▶ EXERCISE REQUIREMENTS: Starting with the line that contains "Starting from furthest, order", copy each line exactly through the end of the listing, and omit all pictures.

+===+

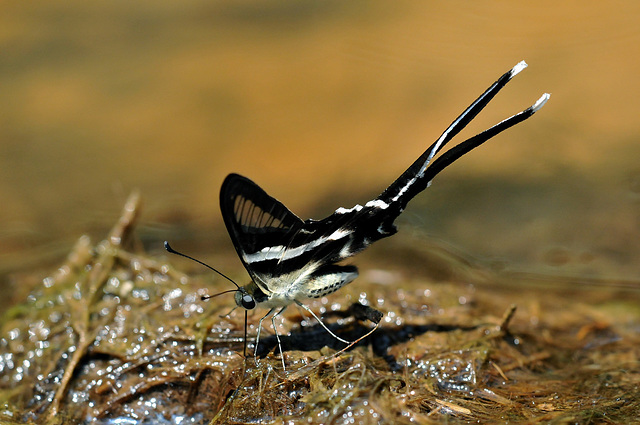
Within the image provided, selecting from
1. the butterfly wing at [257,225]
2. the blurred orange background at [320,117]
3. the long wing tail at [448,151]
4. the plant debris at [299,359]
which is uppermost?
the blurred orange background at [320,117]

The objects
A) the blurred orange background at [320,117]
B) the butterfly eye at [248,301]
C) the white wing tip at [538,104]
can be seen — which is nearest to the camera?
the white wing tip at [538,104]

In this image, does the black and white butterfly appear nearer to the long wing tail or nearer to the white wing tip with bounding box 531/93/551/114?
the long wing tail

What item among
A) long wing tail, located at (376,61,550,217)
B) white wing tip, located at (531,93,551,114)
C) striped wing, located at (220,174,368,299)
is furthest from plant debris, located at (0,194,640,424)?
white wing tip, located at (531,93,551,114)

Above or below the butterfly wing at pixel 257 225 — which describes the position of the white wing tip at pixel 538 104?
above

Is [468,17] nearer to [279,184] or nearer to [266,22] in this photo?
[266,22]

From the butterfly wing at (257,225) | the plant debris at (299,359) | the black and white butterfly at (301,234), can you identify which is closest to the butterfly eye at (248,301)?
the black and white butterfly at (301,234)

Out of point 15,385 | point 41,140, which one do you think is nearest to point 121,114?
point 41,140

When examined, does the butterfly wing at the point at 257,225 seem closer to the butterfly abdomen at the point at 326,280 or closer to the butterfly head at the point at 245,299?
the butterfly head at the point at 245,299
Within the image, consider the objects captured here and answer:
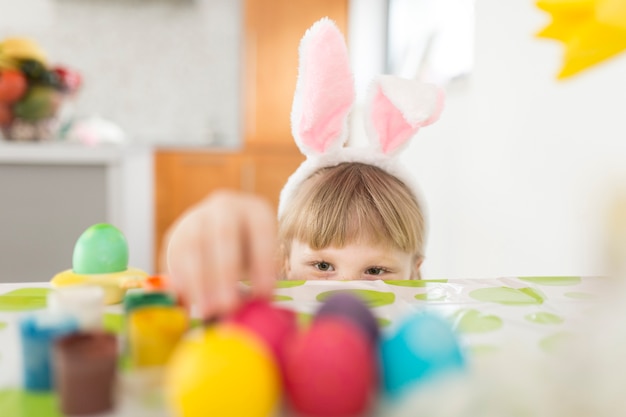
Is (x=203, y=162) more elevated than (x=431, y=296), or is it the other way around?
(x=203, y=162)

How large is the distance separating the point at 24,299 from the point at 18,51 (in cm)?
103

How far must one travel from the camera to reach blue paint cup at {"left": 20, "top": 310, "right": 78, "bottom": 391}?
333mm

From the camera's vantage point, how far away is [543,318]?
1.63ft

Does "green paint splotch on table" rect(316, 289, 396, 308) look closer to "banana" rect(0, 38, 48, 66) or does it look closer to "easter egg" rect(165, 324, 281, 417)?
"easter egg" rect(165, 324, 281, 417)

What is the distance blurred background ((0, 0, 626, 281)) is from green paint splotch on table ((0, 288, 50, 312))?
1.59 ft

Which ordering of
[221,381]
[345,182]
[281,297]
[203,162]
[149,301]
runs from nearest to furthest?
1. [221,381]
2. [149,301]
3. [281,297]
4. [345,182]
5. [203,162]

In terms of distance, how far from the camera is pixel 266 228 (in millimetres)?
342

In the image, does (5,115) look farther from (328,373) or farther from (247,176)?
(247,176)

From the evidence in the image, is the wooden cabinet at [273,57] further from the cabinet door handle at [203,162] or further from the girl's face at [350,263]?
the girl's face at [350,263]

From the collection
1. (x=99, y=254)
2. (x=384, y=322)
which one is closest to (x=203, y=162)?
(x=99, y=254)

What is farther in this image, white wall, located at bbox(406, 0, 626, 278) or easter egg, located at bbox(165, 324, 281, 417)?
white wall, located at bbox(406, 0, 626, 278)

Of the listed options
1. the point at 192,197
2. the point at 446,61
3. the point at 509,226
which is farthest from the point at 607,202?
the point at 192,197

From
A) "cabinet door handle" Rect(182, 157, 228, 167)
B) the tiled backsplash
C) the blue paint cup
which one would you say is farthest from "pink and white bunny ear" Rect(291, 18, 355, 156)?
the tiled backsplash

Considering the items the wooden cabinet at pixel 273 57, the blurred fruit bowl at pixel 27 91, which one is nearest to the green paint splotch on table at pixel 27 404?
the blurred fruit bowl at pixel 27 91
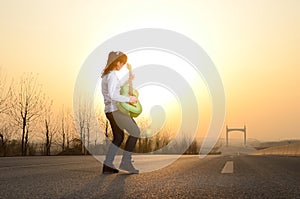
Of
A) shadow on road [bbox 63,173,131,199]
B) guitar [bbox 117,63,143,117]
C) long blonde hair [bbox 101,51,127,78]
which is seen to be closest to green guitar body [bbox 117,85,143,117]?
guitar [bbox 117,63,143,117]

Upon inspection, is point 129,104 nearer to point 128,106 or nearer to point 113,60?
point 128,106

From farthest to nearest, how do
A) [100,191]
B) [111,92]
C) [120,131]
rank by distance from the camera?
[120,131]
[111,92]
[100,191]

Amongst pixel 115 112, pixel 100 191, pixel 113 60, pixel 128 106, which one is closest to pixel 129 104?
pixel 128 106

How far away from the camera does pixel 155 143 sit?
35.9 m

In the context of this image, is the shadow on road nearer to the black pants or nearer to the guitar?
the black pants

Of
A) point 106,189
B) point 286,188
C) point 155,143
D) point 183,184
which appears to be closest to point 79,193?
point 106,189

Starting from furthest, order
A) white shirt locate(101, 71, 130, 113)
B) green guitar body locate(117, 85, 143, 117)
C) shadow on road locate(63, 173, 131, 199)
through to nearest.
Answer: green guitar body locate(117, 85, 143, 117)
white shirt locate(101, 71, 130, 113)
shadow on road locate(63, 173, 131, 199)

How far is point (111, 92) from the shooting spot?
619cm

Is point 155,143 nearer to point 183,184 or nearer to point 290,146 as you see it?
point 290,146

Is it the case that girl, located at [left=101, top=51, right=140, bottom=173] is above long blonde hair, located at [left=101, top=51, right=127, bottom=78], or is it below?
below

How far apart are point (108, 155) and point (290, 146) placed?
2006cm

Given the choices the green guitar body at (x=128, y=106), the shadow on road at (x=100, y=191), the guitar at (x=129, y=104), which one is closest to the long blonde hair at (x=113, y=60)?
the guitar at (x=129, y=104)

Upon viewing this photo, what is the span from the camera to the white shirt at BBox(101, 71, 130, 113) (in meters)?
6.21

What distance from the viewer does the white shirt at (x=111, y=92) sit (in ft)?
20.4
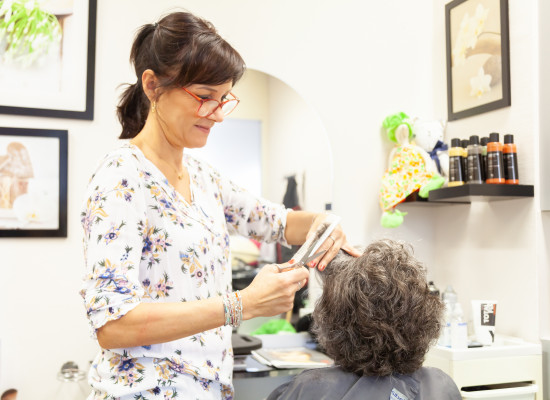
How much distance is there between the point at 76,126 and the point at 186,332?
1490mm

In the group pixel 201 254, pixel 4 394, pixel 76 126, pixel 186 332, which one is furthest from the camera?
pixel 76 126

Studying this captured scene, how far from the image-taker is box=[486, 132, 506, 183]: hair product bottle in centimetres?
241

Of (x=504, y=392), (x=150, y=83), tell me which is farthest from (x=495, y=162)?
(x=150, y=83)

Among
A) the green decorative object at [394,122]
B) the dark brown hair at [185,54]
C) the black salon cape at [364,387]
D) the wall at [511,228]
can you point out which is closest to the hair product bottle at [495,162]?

+===+

▶ RESPONSE TO THE EXERCISE:
Starting from furthest, order
A) white shirt locate(101, 71, 130, 113)
B) green guitar body locate(117, 85, 143, 117)
C) shadow on road locate(63, 173, 131, 199)
through to nearest.
Answer: green guitar body locate(117, 85, 143, 117)
white shirt locate(101, 71, 130, 113)
shadow on road locate(63, 173, 131, 199)

How far is point (111, 92) from the shooting spot?
619cm

Is point 155,143 nearer to point 183,184 or nearer to point 290,146 as you see it?
point 290,146

Is it the case that girl, located at [left=101, top=51, right=140, bottom=173] is above long blonde hair, located at [left=101, top=51, right=127, bottom=78], or is it below?
below

How far apart are point (108, 155) and point (290, 146) placed?
2006cm

Given the choices the green guitar body at (x=128, y=106), the shadow on road at (x=100, y=191), the guitar at (x=129, y=104), which one is closest to the long blonde hair at (x=113, y=60)?
the guitar at (x=129, y=104)

Upon viewing this photo, what is the span from the camera to the white shirt at BBox(101, 71, 130, 113) (in meters)?
6.21

What distance from the viewer does the white shirt at (x=111, y=92) sit (in ft)?
20.4
How much distance is there between the point at 76,126 and the point at 186,332?
1490mm

In the group pixel 201 254, pixel 4 394, pixel 76 126, pixel 186 332, which one is furthest from the camera?
pixel 76 126

Studying this captured scene, how far from the image-taker is box=[486, 132, 506, 183]: hair product bottle in centimetres?
241

Of (x=504, y=392), (x=150, y=83), tell me which is farthest from (x=495, y=162)?
(x=150, y=83)

Among
A) the green decorative object at [394,122]
B) the dark brown hair at [185,54]
C) the black salon cape at [364,387]
D) the wall at [511,228]
can you point out which is closest to the hair product bottle at [495,162]?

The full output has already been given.